Prerequisites
In order to run the sample application, the Microsoft .NET Framework 2.0 or higher must be installed. In addition, Microsoft Office 2003 or higher must be installed along with the Microsoft Office 2003 Primary Interop Assemblies (PIAs) redistributable. These PIAs are installed if one performs a full install of Microsoft Office 2003, or you can get them for free from Microsoft.
For more information on how to install and use the Primary Interop Assemblies in .NET programs, please refer to
this link.
I would like to emphasize that one does not need Visual Tools for Office to run or modify this program.
Introduction
Regular Expressions are a very powerful tool for text processing. Sophisticated expressions can be used to find all kinds of patterns of text. Regular Expression engines are integrated into many text editors. Most Regular Expression examples show how to manipulate either ASCII or Unicode text. In addition to editors that handle the standard text formats mentioned previously, there are millions (or probably billions) of documents encoded in one of Microsoft’s many Office formats, such as WORD format (doc), Rich Text Format (RTF), and Excel (XLS). While one can perform searches in Microsoft Office documents using Regular Expressions through the use of Smart Tags, its implementation is cumbersome for many document processing purposes. In this article, I will present a simple methodology of applying the power of Regular Expressions to Microsoft Word documents through the use of the Microsoft .NET Framework. The methodology makes use of the System.Text.RegularExpressions
namespace and the Microsoft Word interop assemblies to realize this solution. In addition, through the use of dynamically loadable assemblies, every Regular Expression match can be validated to ensure that the match is correct. For example, it is quite easy to write a Regular Expression for a numerical date of the form 02/07/2007 for February 7, 2007. But to include in the Regular Expression checks for invalid dates such as 04/31/2002 or 02/30/2007 is quite difficult without code that performs such checks.
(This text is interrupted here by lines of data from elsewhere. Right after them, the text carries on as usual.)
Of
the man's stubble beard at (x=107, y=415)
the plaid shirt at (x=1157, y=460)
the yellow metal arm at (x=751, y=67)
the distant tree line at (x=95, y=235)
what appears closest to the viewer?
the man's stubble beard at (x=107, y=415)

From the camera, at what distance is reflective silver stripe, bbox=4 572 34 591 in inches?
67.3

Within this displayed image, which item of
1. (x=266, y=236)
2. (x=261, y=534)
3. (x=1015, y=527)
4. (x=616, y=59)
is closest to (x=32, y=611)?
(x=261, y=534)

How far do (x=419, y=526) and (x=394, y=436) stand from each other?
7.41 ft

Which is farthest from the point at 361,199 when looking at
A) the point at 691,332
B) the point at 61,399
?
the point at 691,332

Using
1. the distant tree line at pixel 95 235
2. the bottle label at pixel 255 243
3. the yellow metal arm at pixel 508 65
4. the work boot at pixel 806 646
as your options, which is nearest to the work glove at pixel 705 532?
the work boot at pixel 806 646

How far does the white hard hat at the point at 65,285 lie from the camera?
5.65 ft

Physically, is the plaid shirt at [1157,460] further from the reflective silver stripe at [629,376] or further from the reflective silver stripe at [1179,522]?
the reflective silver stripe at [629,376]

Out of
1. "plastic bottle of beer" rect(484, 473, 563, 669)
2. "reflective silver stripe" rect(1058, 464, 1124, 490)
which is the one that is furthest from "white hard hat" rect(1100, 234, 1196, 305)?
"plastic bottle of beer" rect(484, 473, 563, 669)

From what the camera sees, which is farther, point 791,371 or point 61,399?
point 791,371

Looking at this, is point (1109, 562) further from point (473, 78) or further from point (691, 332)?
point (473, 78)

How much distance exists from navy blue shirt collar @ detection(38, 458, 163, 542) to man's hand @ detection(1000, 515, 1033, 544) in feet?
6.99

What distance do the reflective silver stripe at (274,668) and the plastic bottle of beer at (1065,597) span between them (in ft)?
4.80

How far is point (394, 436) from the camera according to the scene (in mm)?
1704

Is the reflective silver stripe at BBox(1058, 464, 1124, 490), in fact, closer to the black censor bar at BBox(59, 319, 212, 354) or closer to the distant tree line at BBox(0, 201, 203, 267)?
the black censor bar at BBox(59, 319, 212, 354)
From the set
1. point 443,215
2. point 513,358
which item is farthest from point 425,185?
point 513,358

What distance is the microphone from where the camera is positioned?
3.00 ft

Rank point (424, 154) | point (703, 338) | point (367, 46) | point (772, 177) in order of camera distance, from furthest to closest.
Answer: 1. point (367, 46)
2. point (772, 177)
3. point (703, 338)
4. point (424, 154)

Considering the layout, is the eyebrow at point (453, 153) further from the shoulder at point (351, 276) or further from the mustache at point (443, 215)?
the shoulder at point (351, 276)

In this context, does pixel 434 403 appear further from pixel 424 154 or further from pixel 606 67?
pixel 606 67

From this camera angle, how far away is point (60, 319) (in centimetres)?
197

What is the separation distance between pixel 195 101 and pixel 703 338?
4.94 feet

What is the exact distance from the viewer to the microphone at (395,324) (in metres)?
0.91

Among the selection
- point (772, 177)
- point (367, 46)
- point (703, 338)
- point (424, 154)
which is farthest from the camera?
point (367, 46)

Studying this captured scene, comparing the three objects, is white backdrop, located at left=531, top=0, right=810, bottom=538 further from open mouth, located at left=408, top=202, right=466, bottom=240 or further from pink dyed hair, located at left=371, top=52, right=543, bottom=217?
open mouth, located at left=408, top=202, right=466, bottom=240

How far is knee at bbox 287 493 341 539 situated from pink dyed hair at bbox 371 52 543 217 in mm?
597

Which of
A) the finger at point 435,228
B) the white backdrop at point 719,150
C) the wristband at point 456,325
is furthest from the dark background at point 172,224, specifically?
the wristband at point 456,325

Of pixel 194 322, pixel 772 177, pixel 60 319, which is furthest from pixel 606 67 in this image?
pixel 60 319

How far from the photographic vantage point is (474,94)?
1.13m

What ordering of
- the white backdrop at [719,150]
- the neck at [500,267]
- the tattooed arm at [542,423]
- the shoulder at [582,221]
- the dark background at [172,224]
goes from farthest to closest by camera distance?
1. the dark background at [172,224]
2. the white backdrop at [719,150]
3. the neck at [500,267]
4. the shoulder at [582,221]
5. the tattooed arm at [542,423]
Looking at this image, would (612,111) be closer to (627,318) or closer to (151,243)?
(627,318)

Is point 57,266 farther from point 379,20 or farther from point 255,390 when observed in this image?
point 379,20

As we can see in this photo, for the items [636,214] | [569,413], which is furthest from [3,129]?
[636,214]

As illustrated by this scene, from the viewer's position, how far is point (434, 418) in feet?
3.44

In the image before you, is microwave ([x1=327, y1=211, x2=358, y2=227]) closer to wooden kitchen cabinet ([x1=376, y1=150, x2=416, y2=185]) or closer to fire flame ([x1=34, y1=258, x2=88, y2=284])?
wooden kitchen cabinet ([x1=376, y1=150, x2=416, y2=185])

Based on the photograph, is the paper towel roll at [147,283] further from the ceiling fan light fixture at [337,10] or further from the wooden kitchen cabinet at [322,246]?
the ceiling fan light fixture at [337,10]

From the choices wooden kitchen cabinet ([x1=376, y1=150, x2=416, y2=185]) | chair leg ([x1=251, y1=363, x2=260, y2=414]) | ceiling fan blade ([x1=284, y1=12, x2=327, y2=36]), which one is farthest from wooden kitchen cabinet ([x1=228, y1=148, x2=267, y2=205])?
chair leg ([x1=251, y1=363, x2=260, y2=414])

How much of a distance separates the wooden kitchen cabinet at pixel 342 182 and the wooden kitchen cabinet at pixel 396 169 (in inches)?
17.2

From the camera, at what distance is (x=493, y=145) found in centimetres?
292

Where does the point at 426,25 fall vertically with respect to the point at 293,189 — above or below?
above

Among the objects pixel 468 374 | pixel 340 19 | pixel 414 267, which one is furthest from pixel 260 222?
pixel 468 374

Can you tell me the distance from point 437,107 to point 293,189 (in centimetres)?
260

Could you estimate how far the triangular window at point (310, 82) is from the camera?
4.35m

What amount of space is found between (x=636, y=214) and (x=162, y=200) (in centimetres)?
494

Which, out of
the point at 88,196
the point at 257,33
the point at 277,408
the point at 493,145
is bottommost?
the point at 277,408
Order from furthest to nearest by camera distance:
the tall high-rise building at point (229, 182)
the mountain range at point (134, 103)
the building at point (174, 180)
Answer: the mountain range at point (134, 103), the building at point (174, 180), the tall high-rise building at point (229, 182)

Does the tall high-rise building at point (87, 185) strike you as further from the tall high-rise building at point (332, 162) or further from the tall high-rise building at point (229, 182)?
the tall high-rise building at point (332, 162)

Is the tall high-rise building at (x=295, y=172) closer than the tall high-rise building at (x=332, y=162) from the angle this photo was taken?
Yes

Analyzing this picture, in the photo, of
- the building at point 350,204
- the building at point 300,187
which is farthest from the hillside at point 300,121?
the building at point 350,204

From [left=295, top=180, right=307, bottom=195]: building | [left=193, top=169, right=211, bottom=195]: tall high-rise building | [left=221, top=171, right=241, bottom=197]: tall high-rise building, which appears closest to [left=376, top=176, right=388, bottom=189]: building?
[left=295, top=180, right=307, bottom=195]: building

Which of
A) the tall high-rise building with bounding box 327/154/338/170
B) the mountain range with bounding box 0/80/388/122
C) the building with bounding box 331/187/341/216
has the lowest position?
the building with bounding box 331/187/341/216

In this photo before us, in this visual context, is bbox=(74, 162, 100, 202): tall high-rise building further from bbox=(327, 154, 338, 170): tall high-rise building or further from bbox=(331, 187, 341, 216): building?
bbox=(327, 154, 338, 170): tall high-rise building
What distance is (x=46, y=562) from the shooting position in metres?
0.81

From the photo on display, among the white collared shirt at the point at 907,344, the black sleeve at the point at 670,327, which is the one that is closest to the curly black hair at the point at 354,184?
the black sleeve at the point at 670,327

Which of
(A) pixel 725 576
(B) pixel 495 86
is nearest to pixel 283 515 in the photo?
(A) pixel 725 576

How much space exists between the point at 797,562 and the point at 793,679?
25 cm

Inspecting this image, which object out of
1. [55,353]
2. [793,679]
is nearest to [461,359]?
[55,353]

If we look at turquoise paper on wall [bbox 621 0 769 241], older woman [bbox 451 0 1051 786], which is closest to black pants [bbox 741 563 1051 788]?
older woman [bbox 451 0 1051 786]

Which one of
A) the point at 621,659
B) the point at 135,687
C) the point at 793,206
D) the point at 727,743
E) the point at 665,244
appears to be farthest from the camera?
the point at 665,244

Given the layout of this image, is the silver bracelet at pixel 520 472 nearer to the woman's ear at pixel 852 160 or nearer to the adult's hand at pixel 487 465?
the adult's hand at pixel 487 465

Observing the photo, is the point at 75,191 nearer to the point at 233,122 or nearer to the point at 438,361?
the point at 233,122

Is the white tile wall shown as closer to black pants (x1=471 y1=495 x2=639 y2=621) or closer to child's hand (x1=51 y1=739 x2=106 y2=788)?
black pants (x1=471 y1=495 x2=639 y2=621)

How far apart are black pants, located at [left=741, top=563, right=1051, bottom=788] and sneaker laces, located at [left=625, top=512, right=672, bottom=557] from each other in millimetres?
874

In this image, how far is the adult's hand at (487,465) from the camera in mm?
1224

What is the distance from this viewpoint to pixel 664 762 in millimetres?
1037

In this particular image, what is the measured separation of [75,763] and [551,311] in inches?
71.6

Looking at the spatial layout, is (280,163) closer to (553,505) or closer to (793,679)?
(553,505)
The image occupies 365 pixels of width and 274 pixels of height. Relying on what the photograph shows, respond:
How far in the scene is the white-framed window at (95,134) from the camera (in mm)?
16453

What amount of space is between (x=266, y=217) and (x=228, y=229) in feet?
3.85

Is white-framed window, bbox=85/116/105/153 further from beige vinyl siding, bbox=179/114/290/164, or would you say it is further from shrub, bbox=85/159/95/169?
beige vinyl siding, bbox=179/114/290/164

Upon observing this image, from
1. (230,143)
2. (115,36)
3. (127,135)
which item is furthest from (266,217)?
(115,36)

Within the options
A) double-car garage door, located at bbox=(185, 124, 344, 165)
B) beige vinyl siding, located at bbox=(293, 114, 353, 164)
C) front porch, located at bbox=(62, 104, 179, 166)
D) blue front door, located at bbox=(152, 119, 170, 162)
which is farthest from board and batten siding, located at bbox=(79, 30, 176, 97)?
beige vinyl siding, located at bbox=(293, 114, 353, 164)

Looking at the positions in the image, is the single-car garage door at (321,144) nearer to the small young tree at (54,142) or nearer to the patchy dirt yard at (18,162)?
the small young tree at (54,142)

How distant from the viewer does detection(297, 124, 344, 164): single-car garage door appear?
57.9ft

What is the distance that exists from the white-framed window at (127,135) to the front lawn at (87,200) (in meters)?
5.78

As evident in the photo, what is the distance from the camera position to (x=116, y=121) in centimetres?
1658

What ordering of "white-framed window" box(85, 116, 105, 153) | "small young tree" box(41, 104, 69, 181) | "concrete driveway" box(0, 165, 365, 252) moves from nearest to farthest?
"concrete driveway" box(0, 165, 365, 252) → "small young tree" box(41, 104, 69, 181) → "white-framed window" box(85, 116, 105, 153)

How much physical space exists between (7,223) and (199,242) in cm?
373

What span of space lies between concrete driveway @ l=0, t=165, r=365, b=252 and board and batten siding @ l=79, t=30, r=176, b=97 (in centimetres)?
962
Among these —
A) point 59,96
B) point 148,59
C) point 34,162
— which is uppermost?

In future articles, I plan to present ways of using Regular Expressions to perform sophisticated text search and replace algorithms through the use of the MSOFFICE interop assemblies and .NET technologies. I will also apply these techniques to other MSOFFICE documents such as EXCEL.
Background
Support for Regular Expressions for Microsoft applications first appeared in Word 97. Its implementation was quite tedious because the syntax used differed significantly from the Regular Expression Standard. Microsoft realized the shortfalls in their implementation, and reintroduced Regular Expressions as part of their Smart Tags library 2.0, which was first available with Microsoft Office 2003. Smart Tags, of which Regular Expression operations form a small part, represented a generalized, integrated way to enable users to present data from their documents. However, due to its non-intuitive, complicated manner, Microsoft itself admits in their MSDN Web site that a poll showed developers have not taken the necessary steps to develop them or use the Microsoft .NET Framework to do so. Please refer to this MSDN article for more information: Realize the Potential of Office 2003 by Creating Smart Tags in Managed Code. The focus of this article is devising a simple, yet powerful way of using Regular Expressions (along with validation code).
Using the Code
On startup, the program reads the XML file Searches.XML. This file contains information for all built-in Regular Expression searches. Included in this XML file are searches for URLs, IP addresses, US dates, European dates, US phone numbers, and email addresses. One can add as many search options as she or he wants to this file. Each search option can be activated by placing a check by the desired search.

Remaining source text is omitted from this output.